**Spatial question entries:**
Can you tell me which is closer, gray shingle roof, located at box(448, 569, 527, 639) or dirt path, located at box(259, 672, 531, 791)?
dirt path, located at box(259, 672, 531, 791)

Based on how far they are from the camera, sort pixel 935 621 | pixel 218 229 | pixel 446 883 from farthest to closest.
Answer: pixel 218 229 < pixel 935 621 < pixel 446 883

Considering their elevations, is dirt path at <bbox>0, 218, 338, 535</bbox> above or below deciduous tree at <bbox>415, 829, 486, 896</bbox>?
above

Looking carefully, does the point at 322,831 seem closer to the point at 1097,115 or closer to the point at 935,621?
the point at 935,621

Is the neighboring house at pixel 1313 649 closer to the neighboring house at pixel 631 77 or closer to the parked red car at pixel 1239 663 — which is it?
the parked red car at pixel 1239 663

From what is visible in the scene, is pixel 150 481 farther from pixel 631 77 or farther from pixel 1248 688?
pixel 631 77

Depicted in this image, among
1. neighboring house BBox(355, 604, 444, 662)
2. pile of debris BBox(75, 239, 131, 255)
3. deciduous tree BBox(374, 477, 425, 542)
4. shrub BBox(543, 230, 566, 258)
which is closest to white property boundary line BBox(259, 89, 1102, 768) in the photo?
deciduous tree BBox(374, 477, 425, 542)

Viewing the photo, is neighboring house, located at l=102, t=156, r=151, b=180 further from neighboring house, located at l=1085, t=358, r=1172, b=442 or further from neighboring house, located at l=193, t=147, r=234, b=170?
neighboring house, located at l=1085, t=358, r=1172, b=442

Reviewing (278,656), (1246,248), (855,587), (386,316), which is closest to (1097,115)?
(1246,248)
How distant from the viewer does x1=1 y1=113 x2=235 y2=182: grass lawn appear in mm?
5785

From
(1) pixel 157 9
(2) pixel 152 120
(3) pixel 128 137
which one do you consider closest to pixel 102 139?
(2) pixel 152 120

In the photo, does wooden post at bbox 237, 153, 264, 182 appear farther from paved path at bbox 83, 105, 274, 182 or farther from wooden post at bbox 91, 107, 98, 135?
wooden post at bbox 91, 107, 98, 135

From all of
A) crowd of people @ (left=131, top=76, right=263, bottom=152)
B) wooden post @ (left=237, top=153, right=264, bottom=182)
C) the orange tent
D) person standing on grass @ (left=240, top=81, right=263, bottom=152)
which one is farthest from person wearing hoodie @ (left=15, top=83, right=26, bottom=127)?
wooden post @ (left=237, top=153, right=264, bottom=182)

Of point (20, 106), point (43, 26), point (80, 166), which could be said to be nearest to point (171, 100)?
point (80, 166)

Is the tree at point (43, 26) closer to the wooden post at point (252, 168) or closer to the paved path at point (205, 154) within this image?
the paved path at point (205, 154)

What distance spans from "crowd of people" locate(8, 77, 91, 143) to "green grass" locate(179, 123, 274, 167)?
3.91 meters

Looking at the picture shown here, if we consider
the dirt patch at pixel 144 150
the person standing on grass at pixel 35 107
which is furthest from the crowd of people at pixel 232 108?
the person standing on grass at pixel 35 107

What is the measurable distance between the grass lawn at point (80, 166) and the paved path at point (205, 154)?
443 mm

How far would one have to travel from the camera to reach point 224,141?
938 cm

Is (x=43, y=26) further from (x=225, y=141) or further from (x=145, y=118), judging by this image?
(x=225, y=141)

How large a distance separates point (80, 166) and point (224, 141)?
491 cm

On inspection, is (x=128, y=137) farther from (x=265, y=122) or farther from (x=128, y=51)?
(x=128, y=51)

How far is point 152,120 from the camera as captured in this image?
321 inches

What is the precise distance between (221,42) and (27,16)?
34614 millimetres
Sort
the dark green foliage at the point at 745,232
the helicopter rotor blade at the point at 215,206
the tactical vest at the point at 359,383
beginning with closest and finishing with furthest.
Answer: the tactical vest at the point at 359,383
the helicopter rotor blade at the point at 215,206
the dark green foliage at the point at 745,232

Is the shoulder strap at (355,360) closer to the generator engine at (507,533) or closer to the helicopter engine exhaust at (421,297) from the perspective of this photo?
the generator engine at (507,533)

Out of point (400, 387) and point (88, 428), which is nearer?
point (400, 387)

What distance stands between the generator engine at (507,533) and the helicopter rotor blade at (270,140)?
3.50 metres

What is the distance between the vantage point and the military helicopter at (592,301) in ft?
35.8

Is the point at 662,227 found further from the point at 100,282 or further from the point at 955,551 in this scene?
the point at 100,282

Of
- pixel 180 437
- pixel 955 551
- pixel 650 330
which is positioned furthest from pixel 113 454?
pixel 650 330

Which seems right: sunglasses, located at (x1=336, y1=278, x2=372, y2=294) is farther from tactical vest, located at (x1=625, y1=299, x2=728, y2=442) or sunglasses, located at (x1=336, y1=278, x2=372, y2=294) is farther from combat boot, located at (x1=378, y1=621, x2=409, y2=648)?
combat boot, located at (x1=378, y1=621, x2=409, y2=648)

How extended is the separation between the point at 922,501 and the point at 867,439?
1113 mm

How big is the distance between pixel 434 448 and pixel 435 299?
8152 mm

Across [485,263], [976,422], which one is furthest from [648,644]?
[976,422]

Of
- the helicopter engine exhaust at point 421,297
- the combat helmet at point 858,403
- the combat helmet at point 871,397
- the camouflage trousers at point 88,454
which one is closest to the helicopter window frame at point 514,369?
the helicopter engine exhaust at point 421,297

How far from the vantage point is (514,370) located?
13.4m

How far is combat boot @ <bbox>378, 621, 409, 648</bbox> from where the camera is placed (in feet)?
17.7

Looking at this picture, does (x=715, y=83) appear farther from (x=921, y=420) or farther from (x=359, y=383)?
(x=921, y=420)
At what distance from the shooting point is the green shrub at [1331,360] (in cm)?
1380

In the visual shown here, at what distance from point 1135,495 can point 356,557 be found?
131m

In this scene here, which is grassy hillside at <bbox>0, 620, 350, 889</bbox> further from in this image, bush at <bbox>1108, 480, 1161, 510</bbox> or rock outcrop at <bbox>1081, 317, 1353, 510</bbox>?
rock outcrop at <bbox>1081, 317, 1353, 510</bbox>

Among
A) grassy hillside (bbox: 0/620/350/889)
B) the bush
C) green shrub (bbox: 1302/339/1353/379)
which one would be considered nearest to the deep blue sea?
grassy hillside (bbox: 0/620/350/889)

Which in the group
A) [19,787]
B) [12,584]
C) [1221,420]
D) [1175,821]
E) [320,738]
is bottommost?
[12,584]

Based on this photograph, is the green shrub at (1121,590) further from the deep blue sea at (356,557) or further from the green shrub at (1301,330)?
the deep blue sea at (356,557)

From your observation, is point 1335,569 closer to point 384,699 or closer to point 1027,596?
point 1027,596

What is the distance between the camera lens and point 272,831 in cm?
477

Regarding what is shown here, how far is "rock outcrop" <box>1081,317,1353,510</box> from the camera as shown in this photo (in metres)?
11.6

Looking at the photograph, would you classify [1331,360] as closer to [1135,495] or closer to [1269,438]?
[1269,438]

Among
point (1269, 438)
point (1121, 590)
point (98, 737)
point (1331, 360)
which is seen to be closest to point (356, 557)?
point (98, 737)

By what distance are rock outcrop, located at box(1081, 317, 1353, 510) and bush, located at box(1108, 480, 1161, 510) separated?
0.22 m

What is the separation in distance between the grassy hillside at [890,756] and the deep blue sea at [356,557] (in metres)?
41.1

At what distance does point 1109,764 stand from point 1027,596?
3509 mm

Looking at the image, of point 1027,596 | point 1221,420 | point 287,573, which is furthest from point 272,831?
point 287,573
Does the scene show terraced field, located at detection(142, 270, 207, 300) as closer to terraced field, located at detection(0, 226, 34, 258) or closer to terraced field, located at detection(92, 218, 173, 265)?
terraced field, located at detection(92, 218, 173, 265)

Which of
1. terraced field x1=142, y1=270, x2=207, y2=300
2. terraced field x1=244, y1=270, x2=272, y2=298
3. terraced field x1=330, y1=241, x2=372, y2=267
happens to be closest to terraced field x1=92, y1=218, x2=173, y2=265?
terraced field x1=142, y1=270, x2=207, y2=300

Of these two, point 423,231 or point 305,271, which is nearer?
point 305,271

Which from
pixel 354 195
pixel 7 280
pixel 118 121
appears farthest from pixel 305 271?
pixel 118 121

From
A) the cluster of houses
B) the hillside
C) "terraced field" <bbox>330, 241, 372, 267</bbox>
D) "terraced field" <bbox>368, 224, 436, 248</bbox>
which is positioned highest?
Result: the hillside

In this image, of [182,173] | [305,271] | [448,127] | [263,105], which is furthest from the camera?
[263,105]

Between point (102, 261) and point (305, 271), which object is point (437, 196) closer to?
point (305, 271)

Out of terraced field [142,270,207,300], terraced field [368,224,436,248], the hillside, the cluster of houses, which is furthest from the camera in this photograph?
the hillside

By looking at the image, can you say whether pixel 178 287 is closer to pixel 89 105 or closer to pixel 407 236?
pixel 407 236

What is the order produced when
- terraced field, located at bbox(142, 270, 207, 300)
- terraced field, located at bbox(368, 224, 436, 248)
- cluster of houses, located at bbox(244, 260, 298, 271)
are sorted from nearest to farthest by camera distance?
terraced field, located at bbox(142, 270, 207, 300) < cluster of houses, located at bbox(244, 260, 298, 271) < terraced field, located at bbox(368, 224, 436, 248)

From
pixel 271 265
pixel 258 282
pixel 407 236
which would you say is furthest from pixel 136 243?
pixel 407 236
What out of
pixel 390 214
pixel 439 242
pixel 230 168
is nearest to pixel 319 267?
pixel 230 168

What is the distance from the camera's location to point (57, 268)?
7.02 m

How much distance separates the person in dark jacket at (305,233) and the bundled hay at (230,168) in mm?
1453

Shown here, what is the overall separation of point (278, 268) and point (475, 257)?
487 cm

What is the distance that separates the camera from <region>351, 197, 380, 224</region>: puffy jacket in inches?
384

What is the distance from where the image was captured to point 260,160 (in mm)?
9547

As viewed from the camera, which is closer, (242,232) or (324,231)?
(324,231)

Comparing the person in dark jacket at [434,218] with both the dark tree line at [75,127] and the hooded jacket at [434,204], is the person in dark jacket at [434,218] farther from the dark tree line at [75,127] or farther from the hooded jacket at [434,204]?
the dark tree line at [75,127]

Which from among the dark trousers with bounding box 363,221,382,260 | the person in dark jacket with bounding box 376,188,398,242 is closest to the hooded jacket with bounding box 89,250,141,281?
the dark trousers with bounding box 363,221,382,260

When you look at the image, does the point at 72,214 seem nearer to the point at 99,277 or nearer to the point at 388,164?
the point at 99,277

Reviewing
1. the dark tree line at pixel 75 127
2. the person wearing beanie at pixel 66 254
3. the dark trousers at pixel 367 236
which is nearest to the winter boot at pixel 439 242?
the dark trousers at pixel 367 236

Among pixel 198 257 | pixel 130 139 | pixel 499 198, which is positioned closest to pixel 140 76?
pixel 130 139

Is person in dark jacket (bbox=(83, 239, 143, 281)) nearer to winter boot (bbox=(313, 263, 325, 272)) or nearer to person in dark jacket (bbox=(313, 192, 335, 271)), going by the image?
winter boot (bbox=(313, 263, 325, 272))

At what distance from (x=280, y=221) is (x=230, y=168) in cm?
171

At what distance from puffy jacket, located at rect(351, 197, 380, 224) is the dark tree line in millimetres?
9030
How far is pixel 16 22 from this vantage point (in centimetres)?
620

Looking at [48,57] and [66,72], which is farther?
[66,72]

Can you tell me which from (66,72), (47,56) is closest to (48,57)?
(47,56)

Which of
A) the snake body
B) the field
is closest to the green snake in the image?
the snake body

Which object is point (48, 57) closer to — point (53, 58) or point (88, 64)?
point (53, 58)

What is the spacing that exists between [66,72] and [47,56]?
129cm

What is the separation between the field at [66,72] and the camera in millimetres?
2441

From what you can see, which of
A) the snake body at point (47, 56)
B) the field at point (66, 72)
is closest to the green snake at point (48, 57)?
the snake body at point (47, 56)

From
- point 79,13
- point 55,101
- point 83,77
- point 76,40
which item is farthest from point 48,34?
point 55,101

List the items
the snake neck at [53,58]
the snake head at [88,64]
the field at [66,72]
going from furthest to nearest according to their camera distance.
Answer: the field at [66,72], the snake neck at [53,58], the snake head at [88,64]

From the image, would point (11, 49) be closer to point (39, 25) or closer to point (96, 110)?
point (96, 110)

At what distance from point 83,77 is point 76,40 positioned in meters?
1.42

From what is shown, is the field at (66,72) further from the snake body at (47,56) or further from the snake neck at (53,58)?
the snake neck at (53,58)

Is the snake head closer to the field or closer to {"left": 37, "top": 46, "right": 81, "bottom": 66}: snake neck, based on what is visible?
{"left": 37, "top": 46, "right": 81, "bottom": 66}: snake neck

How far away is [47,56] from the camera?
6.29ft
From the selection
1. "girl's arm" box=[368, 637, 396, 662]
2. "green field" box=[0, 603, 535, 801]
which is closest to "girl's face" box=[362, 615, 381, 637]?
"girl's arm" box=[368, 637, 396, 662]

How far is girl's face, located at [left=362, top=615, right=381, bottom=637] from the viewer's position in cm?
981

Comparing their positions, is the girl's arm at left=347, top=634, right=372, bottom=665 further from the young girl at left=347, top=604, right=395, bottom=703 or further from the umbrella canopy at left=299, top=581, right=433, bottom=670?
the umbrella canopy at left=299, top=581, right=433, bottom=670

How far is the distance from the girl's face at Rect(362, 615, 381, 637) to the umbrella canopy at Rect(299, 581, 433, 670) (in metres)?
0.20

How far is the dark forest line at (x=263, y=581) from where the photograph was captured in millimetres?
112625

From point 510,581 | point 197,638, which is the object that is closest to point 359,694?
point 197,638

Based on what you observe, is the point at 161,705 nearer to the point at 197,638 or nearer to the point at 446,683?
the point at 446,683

**Task statement:**
Output the line that contains "How far is the distance", followed by every later line in the listing, with no line omitted and none added.

**Task solution:**
How far is the distance from the girl's face at Rect(362, 615, 381, 637) to the umbrella canopy at Rect(299, 581, 433, 670) (in metres)?
0.20

How far is the dark forest line at (x=263, y=581) from where the photograph was captured in millimetres?
112625

From point 510,581 | point 197,638, which is the object that is closest to point 359,694?
point 197,638

Based on what you observe, is the point at 161,705 nearer to the point at 197,638 or nearer to the point at 446,683?
the point at 446,683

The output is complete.